# Récupérer à distance ses fichiers



## manheman (25 Janvier 2010)

Bonjour,
j'aimerai savoir si il est possible de récupérer à distance (sur mon lieu de travail) à partir d'un macbook des fichiers qui se trouvent sur mon imac à mon domicile de façon à les récupérer sur mon macbook ?
Merci pour vos réponses.


Oui, mais c'est un problème réseau, donc ça n'a rien à faire dans "Applications". On déménage !


----------



## napalmatt (25 Janvier 2010)

Bonjour,

Avec un truc du genre : *ici* ?
A voir avec d'autres utilisateurs qui ont fait la manip.
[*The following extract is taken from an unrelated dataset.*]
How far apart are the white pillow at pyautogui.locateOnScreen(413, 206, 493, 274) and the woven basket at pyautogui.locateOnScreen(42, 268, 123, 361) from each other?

Par contre, il faut que tu connaisses l'adresse IP de ton domicile pour pouvoir te connecter à distance.

Sinon tu as la solution Mobile Me *Back to my Mac*, mais c'est payant.


----------



## manheman (25 Janvier 2010)

Merci pour la réponse.
Mais ta réponse n'est-elle pour un réseau en local ?
Moi je voudrais pouvoir accéder à distance sur mon "ordi travail" à mes fichiers localisés  depuis mon "ordi maison".


----------



## ntx (25 Janvier 2010)

Préférence système/Partage de fichiers, dans Options, choisis "FTP"


----------



## fanougym (25 Janvier 2010)

Tout dépend de la taille des fichiers que tu veux partager.

En-dessous de 2 Go, Dropbox est une bonne solution.


----------